Une habitude que tu as prise là-bas… et qui t’as suivi en France ?

Je continue de donner des choses aux gens en utilisant ma main droite. Si par exemple je dois payer et que mon argent est dans ma main gauche, je le transfère dans ma main droite avant de le tendre au vendeur. En Côte d’Ivoire, il est très malpoli de donner des choses ou de manger avec sa main gauche.

 

Et parmi toutes les habitudes ivoiriennes, y en a-t-il une qui te manque aujourd’hui ? 

J’ai beaucoup aimé la multitude de petits commerces que l’on trouve à chaque coin de rue, pour se nourrir, bricoler, se faire des vêtements… Et aussi le fait que tout le monde soit tout le temps dehors. Vous trouverez toujours quelqu’un de compétent pour vous aider dans tous les domaines ! En Côte d’Ivoire, je me suis mis à la menuiserie et j’ai appris à réparer une prise électrique. On peut vivre en autarcie dans son quartier sans avoir besoin d’hypermarchés et de grandes surfaces. De cette manière, on apprend plus facilement à connaître son entourage, on se sent rapidement à l’aise dans son quartier et c’est plus facile d’apprendre à se débrouiller.

 

 

Quel est l’endroit où tu voudrais retourner ?

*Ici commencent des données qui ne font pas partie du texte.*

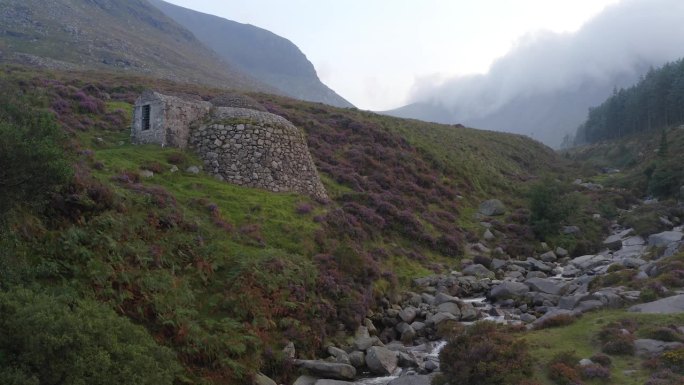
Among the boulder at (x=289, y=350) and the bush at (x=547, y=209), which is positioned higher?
the bush at (x=547, y=209)

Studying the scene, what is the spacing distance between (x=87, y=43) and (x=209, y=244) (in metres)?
124

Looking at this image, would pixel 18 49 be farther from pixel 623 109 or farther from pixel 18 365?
pixel 623 109

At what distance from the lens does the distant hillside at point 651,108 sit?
332 feet

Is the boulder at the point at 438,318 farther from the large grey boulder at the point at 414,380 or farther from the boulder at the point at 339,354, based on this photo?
the large grey boulder at the point at 414,380

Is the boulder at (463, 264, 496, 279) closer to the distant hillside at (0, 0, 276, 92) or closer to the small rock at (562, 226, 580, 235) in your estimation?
the small rock at (562, 226, 580, 235)

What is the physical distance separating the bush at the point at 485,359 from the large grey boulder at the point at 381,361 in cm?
249

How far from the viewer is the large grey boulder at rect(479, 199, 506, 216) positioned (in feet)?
152

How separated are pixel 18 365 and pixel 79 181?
10.0 m

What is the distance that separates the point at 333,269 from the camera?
24688 mm

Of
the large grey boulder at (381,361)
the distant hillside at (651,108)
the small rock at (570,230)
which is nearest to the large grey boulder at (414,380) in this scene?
the large grey boulder at (381,361)

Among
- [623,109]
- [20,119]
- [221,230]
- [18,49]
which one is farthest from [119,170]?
[623,109]

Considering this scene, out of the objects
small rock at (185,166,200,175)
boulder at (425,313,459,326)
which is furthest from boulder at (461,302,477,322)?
small rock at (185,166,200,175)

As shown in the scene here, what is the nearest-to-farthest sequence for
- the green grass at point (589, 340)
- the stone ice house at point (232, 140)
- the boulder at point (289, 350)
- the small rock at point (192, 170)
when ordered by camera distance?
the green grass at point (589, 340) → the boulder at point (289, 350) → the small rock at point (192, 170) → the stone ice house at point (232, 140)

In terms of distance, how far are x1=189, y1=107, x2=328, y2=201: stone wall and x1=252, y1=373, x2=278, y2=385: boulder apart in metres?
16.5
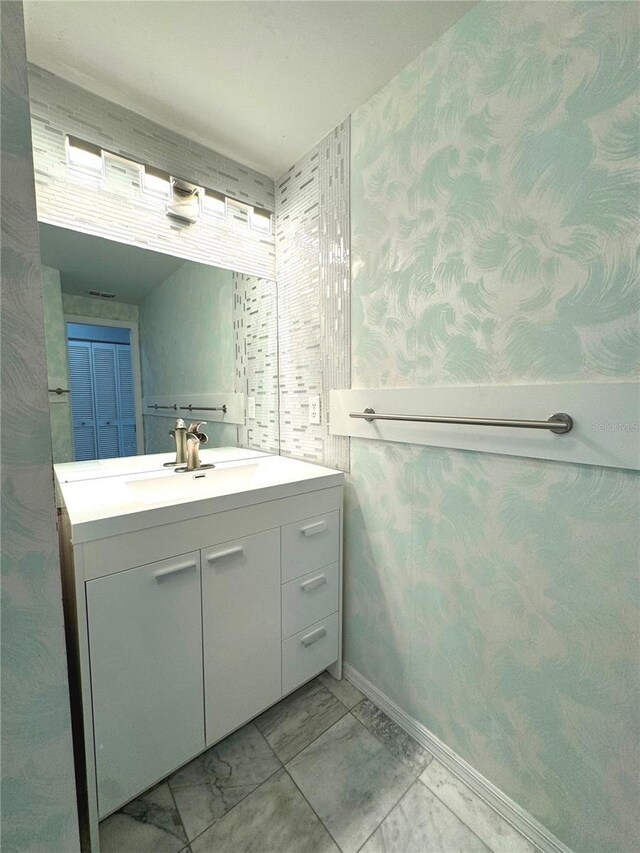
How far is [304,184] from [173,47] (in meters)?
0.58

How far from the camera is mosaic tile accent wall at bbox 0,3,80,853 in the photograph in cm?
40

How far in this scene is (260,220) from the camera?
1555 mm

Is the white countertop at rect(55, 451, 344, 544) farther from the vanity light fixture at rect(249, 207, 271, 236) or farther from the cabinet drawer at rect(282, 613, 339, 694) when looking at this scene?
the vanity light fixture at rect(249, 207, 271, 236)

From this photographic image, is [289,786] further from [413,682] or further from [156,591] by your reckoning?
[156,591]

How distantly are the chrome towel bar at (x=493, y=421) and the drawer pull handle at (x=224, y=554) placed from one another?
57cm

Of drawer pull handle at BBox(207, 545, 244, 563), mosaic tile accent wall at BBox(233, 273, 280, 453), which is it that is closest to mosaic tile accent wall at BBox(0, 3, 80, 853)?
drawer pull handle at BBox(207, 545, 244, 563)

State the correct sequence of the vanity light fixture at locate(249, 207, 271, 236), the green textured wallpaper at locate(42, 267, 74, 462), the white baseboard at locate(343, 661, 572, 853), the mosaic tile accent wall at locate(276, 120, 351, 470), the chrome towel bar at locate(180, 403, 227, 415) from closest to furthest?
the white baseboard at locate(343, 661, 572, 853), the green textured wallpaper at locate(42, 267, 74, 462), the mosaic tile accent wall at locate(276, 120, 351, 470), the chrome towel bar at locate(180, 403, 227, 415), the vanity light fixture at locate(249, 207, 271, 236)

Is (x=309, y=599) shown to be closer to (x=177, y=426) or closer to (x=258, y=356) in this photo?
(x=177, y=426)

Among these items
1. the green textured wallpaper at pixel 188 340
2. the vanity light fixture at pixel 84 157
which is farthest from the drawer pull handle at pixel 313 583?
the vanity light fixture at pixel 84 157

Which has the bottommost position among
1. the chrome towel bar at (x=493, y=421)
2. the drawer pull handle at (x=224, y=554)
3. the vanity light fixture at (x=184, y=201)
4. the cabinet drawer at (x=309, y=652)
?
the cabinet drawer at (x=309, y=652)

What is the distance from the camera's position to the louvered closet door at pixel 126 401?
1234 millimetres

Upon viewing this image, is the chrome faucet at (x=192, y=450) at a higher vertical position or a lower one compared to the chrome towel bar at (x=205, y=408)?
lower

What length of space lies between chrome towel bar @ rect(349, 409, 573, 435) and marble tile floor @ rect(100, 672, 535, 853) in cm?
106

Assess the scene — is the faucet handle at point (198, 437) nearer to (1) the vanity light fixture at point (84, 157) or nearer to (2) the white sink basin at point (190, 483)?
(2) the white sink basin at point (190, 483)
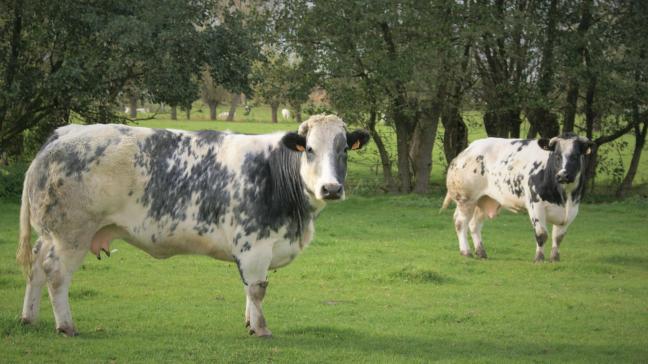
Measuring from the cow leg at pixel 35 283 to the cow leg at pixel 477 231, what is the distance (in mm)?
9514

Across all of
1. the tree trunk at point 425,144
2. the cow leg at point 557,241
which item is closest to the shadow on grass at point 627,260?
the cow leg at point 557,241

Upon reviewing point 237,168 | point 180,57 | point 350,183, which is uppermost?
point 180,57

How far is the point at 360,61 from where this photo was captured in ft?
91.0

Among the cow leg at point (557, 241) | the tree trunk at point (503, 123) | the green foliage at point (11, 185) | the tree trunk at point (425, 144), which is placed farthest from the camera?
the tree trunk at point (503, 123)

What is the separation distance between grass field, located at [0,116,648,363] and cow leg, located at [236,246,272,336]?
232 millimetres

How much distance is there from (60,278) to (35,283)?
15.2 inches

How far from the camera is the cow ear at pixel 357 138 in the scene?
34.5 feet

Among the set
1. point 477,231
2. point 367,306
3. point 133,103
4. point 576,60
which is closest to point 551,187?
point 477,231

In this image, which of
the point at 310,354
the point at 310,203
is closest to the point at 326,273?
the point at 310,203

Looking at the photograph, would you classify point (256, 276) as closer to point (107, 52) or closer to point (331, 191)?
point (331, 191)

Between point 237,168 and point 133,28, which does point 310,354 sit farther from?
point 133,28

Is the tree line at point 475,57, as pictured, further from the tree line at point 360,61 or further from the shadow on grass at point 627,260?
the shadow on grass at point 627,260

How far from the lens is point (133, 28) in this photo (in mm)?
22234

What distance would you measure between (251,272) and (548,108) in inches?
768
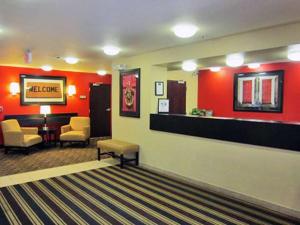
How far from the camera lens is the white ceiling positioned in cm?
248

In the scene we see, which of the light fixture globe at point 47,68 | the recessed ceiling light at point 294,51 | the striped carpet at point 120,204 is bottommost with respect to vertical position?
the striped carpet at point 120,204

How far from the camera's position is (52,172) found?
487 centimetres

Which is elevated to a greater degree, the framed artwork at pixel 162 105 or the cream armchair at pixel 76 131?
the framed artwork at pixel 162 105

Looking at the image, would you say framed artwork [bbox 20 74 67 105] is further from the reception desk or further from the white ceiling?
the reception desk

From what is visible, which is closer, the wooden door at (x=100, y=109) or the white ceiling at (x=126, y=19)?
the white ceiling at (x=126, y=19)

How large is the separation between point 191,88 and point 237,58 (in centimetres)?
383

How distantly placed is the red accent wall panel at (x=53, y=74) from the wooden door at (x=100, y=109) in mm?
194

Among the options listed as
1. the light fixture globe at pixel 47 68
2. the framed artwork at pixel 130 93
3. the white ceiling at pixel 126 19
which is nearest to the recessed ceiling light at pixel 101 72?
the light fixture globe at pixel 47 68

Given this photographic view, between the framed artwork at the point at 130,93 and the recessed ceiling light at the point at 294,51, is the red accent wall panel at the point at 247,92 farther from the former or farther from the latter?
the recessed ceiling light at the point at 294,51

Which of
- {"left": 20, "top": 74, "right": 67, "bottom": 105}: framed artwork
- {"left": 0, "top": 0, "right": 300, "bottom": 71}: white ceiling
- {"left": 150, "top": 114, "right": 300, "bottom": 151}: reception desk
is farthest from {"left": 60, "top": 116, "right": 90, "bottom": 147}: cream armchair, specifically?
{"left": 0, "top": 0, "right": 300, "bottom": 71}: white ceiling

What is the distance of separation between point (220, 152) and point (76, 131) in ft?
16.3

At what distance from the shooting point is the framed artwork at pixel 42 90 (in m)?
7.50

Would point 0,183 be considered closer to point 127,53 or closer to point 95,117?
point 127,53

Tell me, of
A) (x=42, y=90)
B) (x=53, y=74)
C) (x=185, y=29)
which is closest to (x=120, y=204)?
(x=185, y=29)
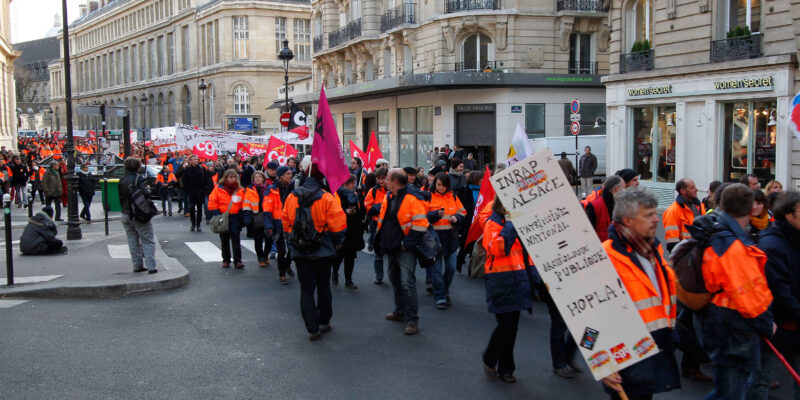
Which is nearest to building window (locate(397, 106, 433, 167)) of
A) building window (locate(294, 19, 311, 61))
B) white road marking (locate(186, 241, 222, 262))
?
white road marking (locate(186, 241, 222, 262))

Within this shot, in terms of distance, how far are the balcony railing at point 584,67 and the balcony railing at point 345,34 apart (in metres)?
12.7

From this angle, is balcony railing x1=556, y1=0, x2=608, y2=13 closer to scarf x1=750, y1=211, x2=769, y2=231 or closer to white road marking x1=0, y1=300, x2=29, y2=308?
scarf x1=750, y1=211, x2=769, y2=231

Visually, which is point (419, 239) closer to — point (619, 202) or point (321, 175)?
point (321, 175)

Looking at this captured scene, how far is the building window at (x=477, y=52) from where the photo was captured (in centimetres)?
3141

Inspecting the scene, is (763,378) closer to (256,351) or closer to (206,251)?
(256,351)

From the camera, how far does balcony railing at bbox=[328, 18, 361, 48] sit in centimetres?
→ 3919

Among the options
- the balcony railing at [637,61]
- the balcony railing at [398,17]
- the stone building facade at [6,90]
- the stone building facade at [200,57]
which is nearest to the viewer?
the balcony railing at [637,61]

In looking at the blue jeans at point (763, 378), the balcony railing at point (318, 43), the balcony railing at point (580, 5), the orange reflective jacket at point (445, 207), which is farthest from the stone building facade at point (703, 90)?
the balcony railing at point (318, 43)

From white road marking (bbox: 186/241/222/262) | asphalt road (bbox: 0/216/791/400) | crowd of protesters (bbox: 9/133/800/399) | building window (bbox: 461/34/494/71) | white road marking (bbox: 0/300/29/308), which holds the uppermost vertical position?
building window (bbox: 461/34/494/71)

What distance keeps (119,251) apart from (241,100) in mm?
59247

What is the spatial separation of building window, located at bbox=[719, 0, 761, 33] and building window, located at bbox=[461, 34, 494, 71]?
44.0 ft

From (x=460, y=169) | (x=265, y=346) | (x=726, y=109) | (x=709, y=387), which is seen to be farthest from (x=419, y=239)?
(x=726, y=109)

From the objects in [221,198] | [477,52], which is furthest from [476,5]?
[221,198]

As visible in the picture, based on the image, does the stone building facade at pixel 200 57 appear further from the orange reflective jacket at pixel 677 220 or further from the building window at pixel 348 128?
the orange reflective jacket at pixel 677 220
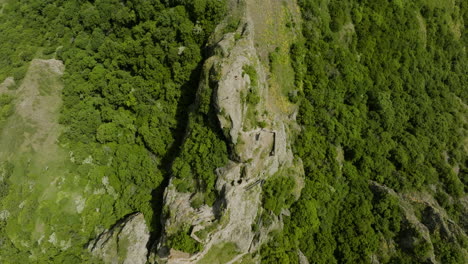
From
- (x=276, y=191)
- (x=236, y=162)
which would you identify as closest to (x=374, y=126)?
(x=276, y=191)

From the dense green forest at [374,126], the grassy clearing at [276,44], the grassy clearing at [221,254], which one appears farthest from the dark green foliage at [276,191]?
the grassy clearing at [276,44]

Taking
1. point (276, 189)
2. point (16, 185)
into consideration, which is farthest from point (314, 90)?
point (16, 185)

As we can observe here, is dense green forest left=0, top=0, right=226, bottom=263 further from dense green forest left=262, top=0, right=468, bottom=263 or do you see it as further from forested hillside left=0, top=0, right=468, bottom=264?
dense green forest left=262, top=0, right=468, bottom=263

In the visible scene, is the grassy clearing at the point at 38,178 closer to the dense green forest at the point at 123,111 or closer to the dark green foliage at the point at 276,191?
the dense green forest at the point at 123,111

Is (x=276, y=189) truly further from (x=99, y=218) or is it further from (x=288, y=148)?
(x=99, y=218)


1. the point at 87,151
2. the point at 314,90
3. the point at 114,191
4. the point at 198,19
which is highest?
the point at 198,19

A l’éco-site de Djouroutou, au cœur du parc national de la Taï. J’y suis resté à peine deux jours mais c’était très intense. Les randonnées en forêt, monter au-dessus de la canopée, arriver au petit matin alors qu’il fait encore nuit en plein milieu d’un groupe de chimpanzés sauvages pour observer leur réveil, suivre leurs déplacements en chuchotant, taper des pieds pour traverser une colonie de fourmis magnan en chasse et pouvoir observer d’autres espèces sauvages. Beaucoup d’instants sauvages et magiques.

 

 

 

 

Quelle expérience gardes-tu de ton année passée en Côte d’Ivoire ? 

Ce qui m’a vraiment travaillé en Côte d’Ivoire c’est l’intégration. Les Ivoiriens sont très volontaires pour accueillir les étrangers, mais individuellement il faut faire la démarche active de comprendre et d’intégrer les mœurs ivoiriennes. Il faut quelques jours voire quelques semaines pour intégrer certaines des habitudes les plus faciles d’accès. Pour ma part, il m’a fallu plusieurs mois pour me faire à certaines autres habitudes. Je pense que pour s’intégrer à une culture il ne faut pas se dire « je vais m’y faire » car cela implique que cette culture vous use au point que vous abandonniez la vôtre. S’intégrer, c’est une démarche active, ce sont des choix que l’on fait.

 

Un conseil à donner à tout voyageur désireux de se rendre là-bas ?

Apprendre à lâcher prise. Accepter de ne pas contrôler son séjour à 100 % et se laisser porter par les rencontres, les situations et les opportunités qui se présentent. En Côte d’Ivoire, l’étranger est un roi, profitez-en pour retirer vos œillère, vous pourrez mieux voir les mains tendues.